Introduction

For this lab, I wanted to model something that gets closer to how offensive consistency actually works in football. Instead of using a broad outcome like total yards or total points, I built a custom team-level metric called First Down Success Rate and then regressed it on several offensive indicators from nflreadr.

The idea behind this metric is simple. A strong offense is not just one that occasionally hits big plays. A strong offense is one that consistently stays on schedule, creates manageable situations, and gives itself a better chance to sustain drives. First Down Success Rate is meant to capture that idea at the play level and then summarize it across a full season.

What First Down Success Rate Means

First Down Success Rate is a play-based measure of whether an offense gained enough yardage on a given play to be considered meaningfully successful relative to the down and distance.

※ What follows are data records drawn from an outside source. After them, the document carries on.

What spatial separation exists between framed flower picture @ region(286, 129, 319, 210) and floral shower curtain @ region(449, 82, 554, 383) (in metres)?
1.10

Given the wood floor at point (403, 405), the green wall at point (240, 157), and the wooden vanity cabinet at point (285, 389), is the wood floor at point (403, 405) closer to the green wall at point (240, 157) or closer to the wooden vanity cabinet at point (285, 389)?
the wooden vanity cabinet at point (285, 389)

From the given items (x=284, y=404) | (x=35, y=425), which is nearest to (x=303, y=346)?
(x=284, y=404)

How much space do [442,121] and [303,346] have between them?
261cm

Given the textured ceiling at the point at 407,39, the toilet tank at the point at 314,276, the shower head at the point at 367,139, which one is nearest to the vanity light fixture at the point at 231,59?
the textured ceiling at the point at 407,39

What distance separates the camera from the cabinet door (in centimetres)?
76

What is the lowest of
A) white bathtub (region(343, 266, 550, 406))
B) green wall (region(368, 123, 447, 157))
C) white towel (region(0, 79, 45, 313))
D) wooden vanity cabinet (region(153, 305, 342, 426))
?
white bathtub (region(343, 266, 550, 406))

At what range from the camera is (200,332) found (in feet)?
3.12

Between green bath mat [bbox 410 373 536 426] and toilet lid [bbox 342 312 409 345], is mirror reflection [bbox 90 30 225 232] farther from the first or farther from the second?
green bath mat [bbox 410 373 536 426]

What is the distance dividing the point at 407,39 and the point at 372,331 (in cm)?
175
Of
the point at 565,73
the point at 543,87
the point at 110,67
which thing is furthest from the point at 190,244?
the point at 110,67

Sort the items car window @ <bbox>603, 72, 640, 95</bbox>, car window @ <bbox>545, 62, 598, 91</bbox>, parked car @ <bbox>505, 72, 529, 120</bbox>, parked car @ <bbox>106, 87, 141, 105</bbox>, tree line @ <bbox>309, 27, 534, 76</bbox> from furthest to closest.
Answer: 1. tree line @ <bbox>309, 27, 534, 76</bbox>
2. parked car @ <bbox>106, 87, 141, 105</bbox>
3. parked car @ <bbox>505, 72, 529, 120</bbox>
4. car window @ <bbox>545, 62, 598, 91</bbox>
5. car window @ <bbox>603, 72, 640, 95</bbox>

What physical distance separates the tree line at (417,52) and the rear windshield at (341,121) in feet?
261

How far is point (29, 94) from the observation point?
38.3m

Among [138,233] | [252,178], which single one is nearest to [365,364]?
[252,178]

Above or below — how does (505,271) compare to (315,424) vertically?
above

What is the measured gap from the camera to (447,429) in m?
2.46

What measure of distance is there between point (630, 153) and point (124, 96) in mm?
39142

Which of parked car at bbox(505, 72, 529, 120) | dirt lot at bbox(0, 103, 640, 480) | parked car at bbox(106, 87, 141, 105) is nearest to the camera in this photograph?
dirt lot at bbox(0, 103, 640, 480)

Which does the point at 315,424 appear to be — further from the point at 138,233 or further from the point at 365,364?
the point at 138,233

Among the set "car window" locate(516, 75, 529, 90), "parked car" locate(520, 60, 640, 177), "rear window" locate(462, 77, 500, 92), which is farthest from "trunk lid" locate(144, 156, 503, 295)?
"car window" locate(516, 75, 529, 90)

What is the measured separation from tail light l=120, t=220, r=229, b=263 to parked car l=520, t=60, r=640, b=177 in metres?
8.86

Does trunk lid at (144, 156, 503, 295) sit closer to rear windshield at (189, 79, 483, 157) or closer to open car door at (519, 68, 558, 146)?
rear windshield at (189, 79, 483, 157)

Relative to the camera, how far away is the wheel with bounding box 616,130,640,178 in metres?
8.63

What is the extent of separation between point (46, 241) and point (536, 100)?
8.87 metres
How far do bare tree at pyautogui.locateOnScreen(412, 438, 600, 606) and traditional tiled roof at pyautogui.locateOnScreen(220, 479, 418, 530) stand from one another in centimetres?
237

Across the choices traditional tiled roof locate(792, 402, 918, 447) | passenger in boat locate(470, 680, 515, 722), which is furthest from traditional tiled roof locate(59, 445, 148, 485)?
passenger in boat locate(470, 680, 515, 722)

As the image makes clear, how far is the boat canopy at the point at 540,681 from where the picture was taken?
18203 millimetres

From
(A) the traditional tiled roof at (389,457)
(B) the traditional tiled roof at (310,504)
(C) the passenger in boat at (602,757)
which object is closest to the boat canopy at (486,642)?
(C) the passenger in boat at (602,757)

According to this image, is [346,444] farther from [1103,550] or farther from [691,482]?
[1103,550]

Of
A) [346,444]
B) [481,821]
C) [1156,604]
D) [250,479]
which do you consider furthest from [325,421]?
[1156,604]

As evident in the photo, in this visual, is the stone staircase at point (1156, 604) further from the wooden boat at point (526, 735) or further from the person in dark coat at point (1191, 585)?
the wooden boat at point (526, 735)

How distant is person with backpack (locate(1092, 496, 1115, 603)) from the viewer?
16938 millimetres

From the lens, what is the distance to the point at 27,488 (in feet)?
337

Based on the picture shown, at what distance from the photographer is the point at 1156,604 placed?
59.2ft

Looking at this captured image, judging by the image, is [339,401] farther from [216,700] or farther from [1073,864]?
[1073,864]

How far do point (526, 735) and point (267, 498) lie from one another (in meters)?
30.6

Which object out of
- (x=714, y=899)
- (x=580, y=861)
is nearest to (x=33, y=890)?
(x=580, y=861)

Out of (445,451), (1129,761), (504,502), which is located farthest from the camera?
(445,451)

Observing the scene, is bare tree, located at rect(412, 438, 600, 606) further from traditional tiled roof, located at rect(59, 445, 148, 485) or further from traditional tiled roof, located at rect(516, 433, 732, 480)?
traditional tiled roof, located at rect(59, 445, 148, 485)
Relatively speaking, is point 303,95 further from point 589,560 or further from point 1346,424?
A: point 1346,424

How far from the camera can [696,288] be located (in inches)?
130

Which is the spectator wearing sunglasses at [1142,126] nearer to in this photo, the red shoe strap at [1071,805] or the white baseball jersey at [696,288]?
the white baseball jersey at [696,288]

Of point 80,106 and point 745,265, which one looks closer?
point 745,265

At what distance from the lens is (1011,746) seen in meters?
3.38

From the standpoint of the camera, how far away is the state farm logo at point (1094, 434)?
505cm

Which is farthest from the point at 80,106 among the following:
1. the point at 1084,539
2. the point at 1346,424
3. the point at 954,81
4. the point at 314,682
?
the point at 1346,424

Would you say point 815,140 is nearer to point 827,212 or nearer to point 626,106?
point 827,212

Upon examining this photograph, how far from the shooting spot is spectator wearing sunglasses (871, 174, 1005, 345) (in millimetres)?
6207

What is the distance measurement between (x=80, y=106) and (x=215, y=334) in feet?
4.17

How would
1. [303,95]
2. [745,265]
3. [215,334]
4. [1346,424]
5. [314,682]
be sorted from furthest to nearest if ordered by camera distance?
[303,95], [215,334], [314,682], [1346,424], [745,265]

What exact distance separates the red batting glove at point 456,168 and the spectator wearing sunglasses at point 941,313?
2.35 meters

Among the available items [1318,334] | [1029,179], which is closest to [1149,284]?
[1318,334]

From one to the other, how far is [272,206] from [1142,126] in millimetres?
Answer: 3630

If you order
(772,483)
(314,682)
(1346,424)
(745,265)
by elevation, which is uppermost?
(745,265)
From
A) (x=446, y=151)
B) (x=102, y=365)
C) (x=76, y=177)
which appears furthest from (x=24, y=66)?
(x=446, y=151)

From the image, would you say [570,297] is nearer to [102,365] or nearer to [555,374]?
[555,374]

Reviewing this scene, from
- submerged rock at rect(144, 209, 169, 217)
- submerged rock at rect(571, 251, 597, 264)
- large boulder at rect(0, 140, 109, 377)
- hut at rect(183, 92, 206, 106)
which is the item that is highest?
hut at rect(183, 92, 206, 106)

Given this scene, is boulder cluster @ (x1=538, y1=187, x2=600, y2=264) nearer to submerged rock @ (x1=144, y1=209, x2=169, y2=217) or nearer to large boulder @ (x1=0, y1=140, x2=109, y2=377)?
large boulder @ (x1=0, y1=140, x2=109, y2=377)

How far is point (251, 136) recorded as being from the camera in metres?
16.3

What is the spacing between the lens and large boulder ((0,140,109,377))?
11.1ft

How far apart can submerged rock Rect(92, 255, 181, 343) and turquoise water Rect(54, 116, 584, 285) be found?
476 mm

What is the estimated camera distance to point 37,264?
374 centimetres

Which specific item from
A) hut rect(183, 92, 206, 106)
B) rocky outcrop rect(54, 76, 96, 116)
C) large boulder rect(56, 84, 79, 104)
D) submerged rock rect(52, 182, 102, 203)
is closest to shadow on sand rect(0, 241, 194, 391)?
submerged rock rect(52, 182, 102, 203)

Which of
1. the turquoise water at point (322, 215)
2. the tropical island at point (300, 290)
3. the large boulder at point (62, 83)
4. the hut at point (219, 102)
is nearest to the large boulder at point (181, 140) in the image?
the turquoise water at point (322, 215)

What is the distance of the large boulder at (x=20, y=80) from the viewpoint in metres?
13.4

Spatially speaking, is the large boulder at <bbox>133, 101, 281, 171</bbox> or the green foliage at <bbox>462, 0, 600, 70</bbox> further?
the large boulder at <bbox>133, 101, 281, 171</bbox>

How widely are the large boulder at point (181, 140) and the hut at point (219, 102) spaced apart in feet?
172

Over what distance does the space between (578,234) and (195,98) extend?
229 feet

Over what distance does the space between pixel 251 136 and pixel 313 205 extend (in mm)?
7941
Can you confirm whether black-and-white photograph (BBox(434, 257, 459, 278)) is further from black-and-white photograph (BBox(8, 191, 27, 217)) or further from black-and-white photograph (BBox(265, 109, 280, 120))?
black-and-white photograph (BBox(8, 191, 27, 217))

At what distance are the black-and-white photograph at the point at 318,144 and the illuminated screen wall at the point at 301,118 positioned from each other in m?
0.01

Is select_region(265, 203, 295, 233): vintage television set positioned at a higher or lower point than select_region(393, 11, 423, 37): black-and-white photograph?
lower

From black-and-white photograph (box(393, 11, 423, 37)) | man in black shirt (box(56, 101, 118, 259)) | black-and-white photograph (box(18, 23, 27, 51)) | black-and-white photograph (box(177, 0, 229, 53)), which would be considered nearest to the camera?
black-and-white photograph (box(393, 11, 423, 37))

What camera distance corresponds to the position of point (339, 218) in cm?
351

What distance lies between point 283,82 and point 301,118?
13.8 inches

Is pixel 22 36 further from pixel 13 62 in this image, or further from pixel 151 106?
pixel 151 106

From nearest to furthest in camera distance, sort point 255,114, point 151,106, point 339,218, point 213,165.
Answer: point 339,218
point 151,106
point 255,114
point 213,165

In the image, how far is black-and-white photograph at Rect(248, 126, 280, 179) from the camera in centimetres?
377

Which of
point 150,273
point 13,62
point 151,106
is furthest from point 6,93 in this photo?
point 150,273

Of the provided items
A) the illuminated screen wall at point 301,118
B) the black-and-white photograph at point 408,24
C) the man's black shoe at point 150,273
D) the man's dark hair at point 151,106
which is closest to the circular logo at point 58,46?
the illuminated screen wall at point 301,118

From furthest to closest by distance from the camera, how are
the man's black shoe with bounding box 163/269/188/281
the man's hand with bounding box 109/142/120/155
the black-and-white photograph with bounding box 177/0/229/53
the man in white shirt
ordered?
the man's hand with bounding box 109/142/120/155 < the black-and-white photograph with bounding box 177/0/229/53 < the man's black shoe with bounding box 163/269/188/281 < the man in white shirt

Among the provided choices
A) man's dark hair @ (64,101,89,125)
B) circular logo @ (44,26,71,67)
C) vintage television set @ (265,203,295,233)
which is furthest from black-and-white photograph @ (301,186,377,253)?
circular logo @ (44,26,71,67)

A play is counted as a success using the following rules:

This framework reflects normal football logic. On first down, an offense does not need to gain every yard immediately for the play to be useful. A moderate gain can still keep the offense on schedule and preserve flexibility. On second down, the threshold becomes more demanding because there is less room for error. By third and fourth down, the offense has to fully convert.

So the process works in two steps. First, each run or pass play is labeled as either a 1 for success or a 0 for failure based on those down-and-distance rules. Then those success indicators are averaged across the season for each team. That produces a season-long First Down Success Rate.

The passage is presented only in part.